"Pegang aku, Hildan."
Apa yang membuatmu begitu kuat? Apakah keyakinanmu bahwa dunia membenarkan rantai pasangan yang diberikan Tuhan untuk dua manusia yang menautkan hati?
"Tanganku kuat memelukmu. Tapi kakiku lemah."
Dan malam itu tak kulepaskan pelukan bagimu. Bahkan sedetikpun. Belaian telapak tanganmu di pipiku yang begitu hangat menenangkan. Aku memutar kembali gambar-gambar indah ketika kau berjingkrak di atas rumput yang basah, melempar payung dan membiarkan bulir-bulir air terpantul dan jatuh. Saat aku tak banyak mendengar suara. Kehidupanku sudah terasa panjang bahkan setiap kali aku merasakan betapa singkatnya usia.
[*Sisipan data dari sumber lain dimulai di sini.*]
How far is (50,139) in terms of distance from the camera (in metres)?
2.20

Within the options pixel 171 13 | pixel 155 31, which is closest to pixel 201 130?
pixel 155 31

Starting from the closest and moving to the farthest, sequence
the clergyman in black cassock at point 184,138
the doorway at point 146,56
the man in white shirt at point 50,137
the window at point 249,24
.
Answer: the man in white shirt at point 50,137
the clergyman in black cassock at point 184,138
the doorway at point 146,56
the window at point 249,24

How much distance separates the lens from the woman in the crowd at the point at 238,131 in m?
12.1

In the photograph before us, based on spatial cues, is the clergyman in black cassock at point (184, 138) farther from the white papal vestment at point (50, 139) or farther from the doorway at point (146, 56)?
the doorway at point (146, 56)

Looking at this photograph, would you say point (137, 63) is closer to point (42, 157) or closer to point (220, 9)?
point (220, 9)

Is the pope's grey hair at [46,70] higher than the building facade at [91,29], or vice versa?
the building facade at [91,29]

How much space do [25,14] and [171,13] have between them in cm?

Dari jauh saat aku membuka mata untuk kesekian kalinya, aku melihat api yang menyala-nyala di sekitarmu. Menyentuh punggungmu dengan lembut kemudian membentuk sayap yang tak bisa kugambarkan dengan dua-tiga kertas. Mengangkat tanganmu tinggi-tinggi seperti mempermalukanku bahwa aku yang sebetulnya lemah. Kau adalah api, yang melawan dinginnya hujan.
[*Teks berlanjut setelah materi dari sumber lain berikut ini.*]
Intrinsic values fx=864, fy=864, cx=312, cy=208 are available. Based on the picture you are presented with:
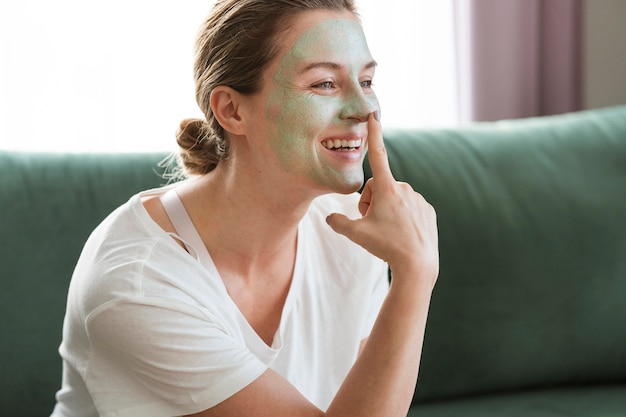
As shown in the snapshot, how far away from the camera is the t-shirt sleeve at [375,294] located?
67.1 inches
"Aku akan menemukan pemegang kunci itu, Hildan."
Kau dan aku pernah bersama dan tak pernah ada yang lebih baik dari itu. Kau tak pernah tahu, sama berartinya dengan aku yang terlalu banyak rindu. Tapi aku tak pernah menyesali apapun, meski kutahu hujan akan terus kembali, dan kau akan terus menjadi api. Mengangkat tangan tinggi-tinggi.
Mungkin akan datang sebuah kotak nanti, yang kuletakkan di sebuah tempat rahasia dengan kesaksian Tuhan. Kumasukkan semua perasaanku di sana, lalu kukubur dalam-dalam. Kemudian menunggu.
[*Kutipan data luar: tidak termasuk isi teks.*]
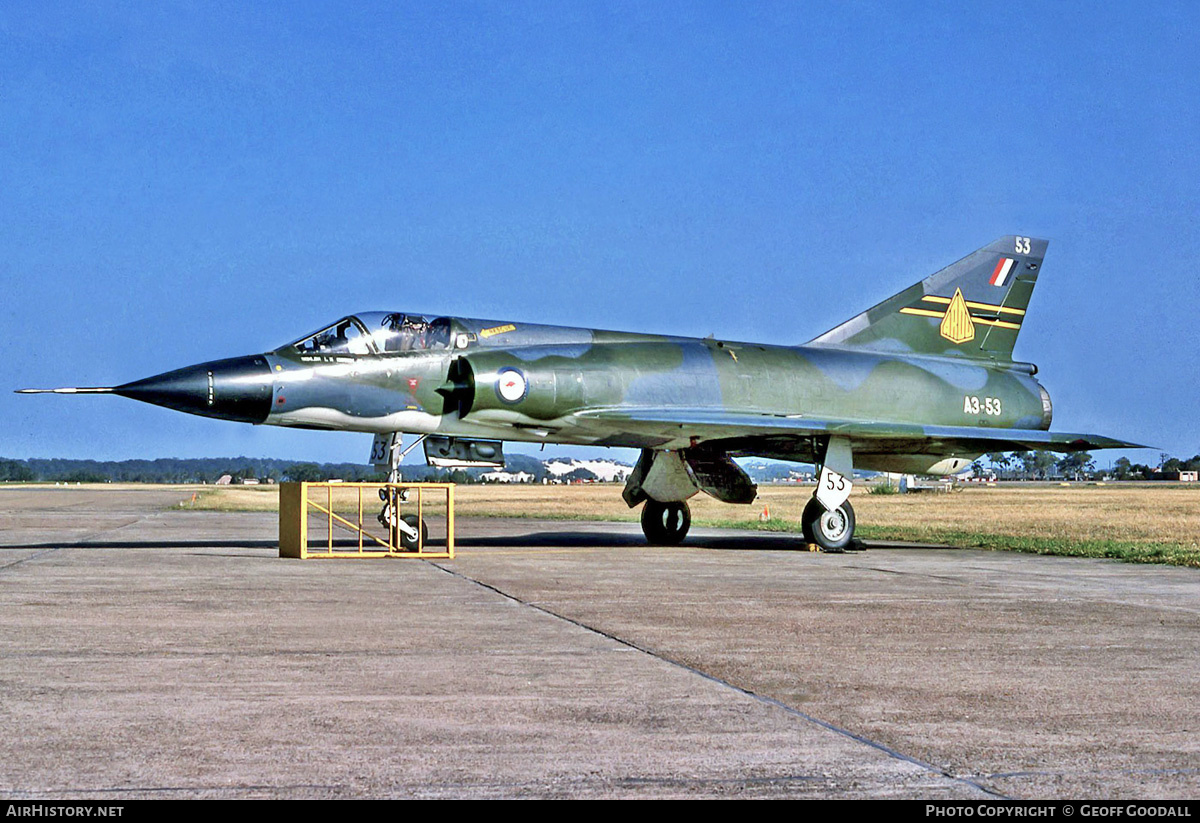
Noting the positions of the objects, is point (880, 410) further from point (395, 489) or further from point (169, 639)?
point (169, 639)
Biar bertahun-tahun kubiarkan api membakar habis bangunan  itu, meruntuhkan semua kekuasaannya, dan mengalahkan hujan yang mengguyurnya sepanjang hari. Hingga tinggal abu-abu dan remah-remah kayu bertumpuk kepalsuan dinding yang dulu kokoh tak tersaingi. Lalu tanah dan langit saling pandang dalam keremangan yang begitu diam. Lalu kubiarkan jiwaku yang telah lama pergi, menunjukkan kotak itu sekali lagi.
Kepada kau, sang pemegang kunci.
Amsterdam, 7 Mei.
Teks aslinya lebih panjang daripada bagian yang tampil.